Odds ratios can be difficult to communicate to a non-technical audience. Average marginal predictions convert logistic model results back into probability scale, giving directly interpretable percentage point differences — similar to LPM coefficients but computed correctly from the logistic model. The broom.helpers package provides a simple implementation:

m3 |> 
  tbl_regression(
    tidy_fun = broom.helpers::tidy_marginal_predictions,
    type = "response",
    estimate_fun = scales::label_percent(accuracy = 0.1),
    wts = weights(m3)
  )

Characteristic	Average Marginal Predictions	95% CI	p-value
sex
Male	29.0%	26.8%, 31.3%	<0.001
Female	28.8%	26.7%, 30.9%	<0.001
age
5	33.2%	29.9%, 36.5%	<0.001
9	30.6%	28.7%, 32.5%	<0.001
12	28.8%	27.2%, 30.3%	<0.001
15	27.0%	24.9%, 29.0%	<0.001
19	24.7%	21.5%, 27.8%	<0.001
Educational attainment
Less than primary	37.2%	27.8%, 46.5%	<0.001
Primary	36.1%	31.1%, 41.1%	<0.001
Junior secondary	29.9%	27.5%, 32.4%	<0.001
Senior secondary	26.6%	23.4%, 29.9%	<0.001
Collegiate	23.3%	19.2%, 27.5%	<0.001
Tertiary	21.1%	13.0%, 29.2%	<0.001
hhwealthcat
Poorest	44.8%	39.9%, 49.7%	<0.001
Poor	32.3%	28.7%, 35.9%	<0.001
Middle	30.5%	26.9%, 34.1%	<0.001
Rich	24.3%	20.8%, 27.7%	<0.001
Richest	13.1%	9.6%, 16.5%	<0.001
province
Western	26.4%	22.6%, 30.1%	<0.001
Central	37.3%	32.9%, 41.8%	<0.001
Southern	26.6%	22.5%, 30.7%	<0.001
Northern	21.9%	17.9%, 26.0%	<0.001
Eastern	46.4%	41.5%, 51.2%	<0.001
North Western	17.3%	13.1%, 21.5%	<0.001
North Central	19.3%	13.4%, 25.1%	<0.001
Uva	30.9%	24.9%, 37.0%	<0.001
Sabaragamuwa	28.8%	22.5%, 35.0%	<0.001
Abbreviation: CI = Confidence Interval

For a full treatment of marginal effects, the marginaleffects package provides systematic implementations, see the marginaleffects documentation.

Interactions

Interaction terms allow you to test whether the effect of one variable differs across subgroups — for example, whether the effect of age on walking to school differs across households of different wealth status. Interactions are easier to interpret on the probability scale, using the LPM or marginal effects/predictions.

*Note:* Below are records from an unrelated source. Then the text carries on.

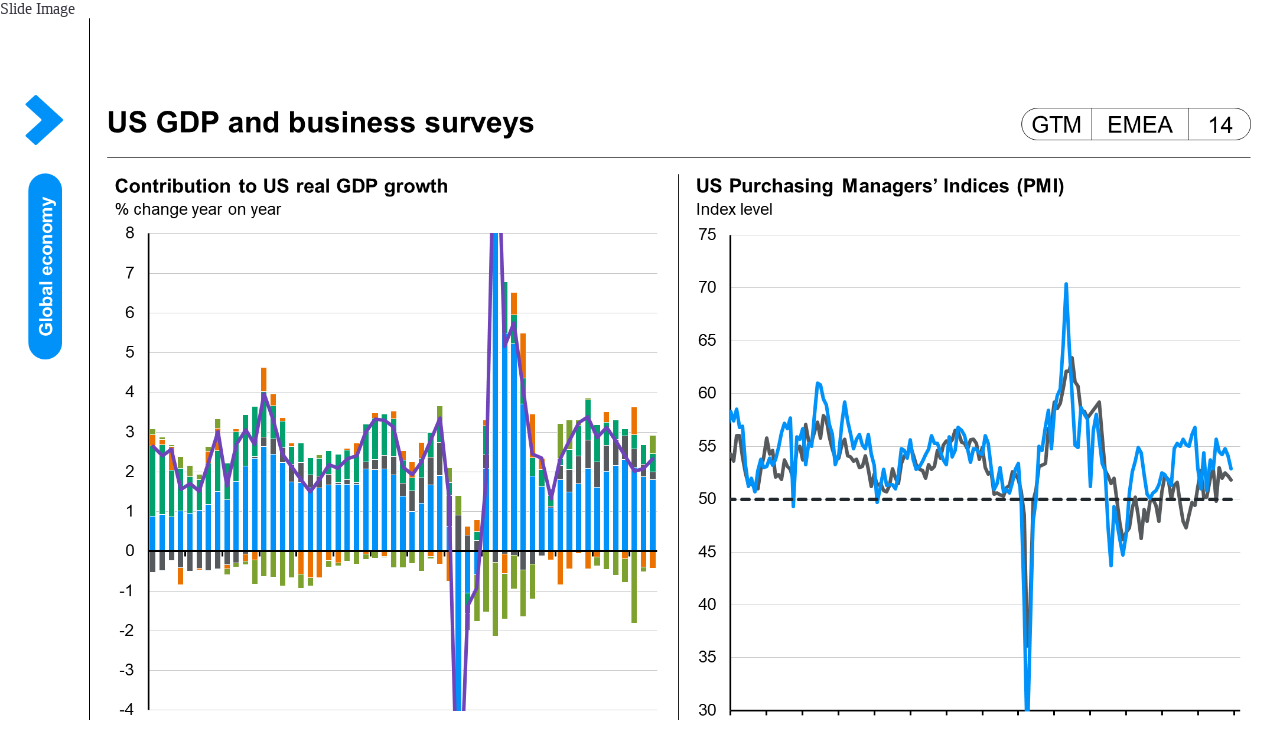

--- FILE ---
content_type: text/html;charset=utf-8
request_url: https://am.jpmorgan.com/fr/en/asset-management/liq/insights/market-insights/guide-to-the-markets-new/guide-to-the-markets-slides-europe/global-economy/gtm-ce-useconomicmonitor/
body_size: 1018
content:







     
    
<link rel="stylesheet" href="https://cdn.jpmorganfunds.com/etc/designs/jpm-am-aem/clientlib-all/jpm-am-global.min.8804df1244114b20216d9828aa8db542.css" type="text/css">



     
    
<link rel="stylesheet" href="https://cdn.jpmorganfunds.com/etc/designs/jpm-am-aem/clientlib-site.min.97f8b42a72f1fcc123497d0b990cad35.css" type="text/css">





    
	<!--<div<sly data-sly-call=""/>-->


<div class="JP-GTMSlide">
	<h2>Slide Image</h2>
	<img src="https://cdn.jpmorganfunds.com/content/dam/jpm-am-aem/emea/regional/en/insights/market-insights/guide-to-the-markets/ce/standard-slides/Slide14.PNG" alt="US Economic Monitor"/>
	
		<h2>Chart Image</h2>
		<img src="https://cdn.jpmorganfunds.com/content/dam/jpm-am-aem/emea/regional/en/insights/market-insights/guide-to-the-markets/ce/widescreen-slides/Slide14.PNG" alt="US Economic Monitor"/>
	
	
	<h2>US Economic Monitor</h2>
	
	<div class="jp-rft-wrapper jp-gtm__basic-text__module">
		<div class="jp-rft jp__clear">
			<p>
				<p>This page takes the temperature of the US economy. The chart shows a summary of six key indicators, and plots where the latest indicator readings rank by percentile, relative to historic data points going back to 1990. When the latest point is nearer the green area of the chart, this tells us that the indicator is nearer the higher end of its historical range of values. The chart also includes an &quot;elevated recession risk&quot; flag that will show when the latest data is consistent with a value that has been observed at the onset of previous US recessions.</p>

			</p>
		</div>
	</div>
</div>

Here is a quick example with the logistic model, suggesting that the effect of children’s age on the probability to walk to school matters mostly among the poorest households.

library(marginaleffects)
m4 <- svyglm(walk ~ sex + age + edu_parent + hhwealthcat + province + age:hhwealthcat,
              design = design_edu)

plot_predictions(m4, condition = c("age","hhwealthcat"))+theme_bw()

11.8 Exercise

After discretizing age, and adding sector (rural, urban, estate) as a new independent variable among geographical predictors, re-estimate the LPM and logistic models. Compare the results and interpret.
Children who go to school by bus are coded as 6 in the variable transport_medium. How does the probability of going to school by bus vary according to socioeconomic and geographical markers?
For your own group project, estimate logistic regressions. How do the results confirm/enhance your previous bivariate analyses?